▶ **Set of tasks**:
1 > In the post about MusicBrainz star ratings, which kinds of things does MusicBrainz allow star ratings for?
2 > Transcribe a portion of the post about MusicBrainz star ratings, beginning with the words "Star ratings on" and ending after the words "artist (15 votes)".

▶ **Given text**:
════════

Star ratings on MusicBrainz have never brought me any joy, and have never inspired me to do anything ever. 
For public ratings, star ratings carry almost no information. We try to encode meaning in a number, but that is lossy storage compressed down to 3 bits. We should be marking release groups (and other things) with the messages that we couldn’t say with stars.
Things like:
- Start with this album / Good intro to the artist (15 votes)
- Artist’s best (5 votes)
- Artist’s worst (2 votes)
- Excellent narration / Mediocre narration [for audiobooks]
- Every track’s a banger
To mark things with messages like these, I propose a badge system. What I call a “badge” is a special tag. Badges are indexed and votable like tags, but they appear in a place appropriate to their message, they each have an icon, and you select them with a click instead of typing them. Like whitelisted tags, badges are canonical, but the list of possible badges for an entity is short (maybe 6 to 8 options max).
Badges are for communicating with others. For people who track their listening privately, the lack of specific meaning in stars works a little better because you define it yourself and interpret it yourself. But it is the bare minimum of what is needed. You have no timeline, no statistics, no correlations. If you want to group rated items you have to create new collections, and it’s all just too much work for very little reward. At the very least I would want a chronology of my ratings so I can look back on my listening history year by year.
My personal rating system would be different from @jesus2099’s because all I care about is documenting that I heard something already and noting whether I want to hear it again:
- I love it! It’s a keeper.
- I like it and I want to hear it again
- I’m not sure yet; I need to relisten
- I’ll keep it. I might want to hear it or share it someday
- I don’t care about it
Anyway, back to my badges idea.
MusicBrainz allows star-ratings for artists, labels, release groups, recordings, events, and works. All of these have different needs. I only talked about release groups, but I just wanted to outline the main concept.

════════

▶ **Information shown**:
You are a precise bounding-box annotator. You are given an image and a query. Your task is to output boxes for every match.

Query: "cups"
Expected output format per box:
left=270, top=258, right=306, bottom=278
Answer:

════════

▶ **Expected responses**:
1 > Artists, labels, release groups, recordings, events, and works.

2 >
Star ratings on MusicBrainz have never brought me any joy, and have never inspired me to do anything ever. 
For public ratings, star ratings carry almost no information. We try to encode meaning in a number, but that is lossy storage compressed down to 3 bits. We should be marking release groups (and other things) with the messages that we couldn’t say with stars.
Things like:
- Start with this album / Good intro to the artist (15 votes)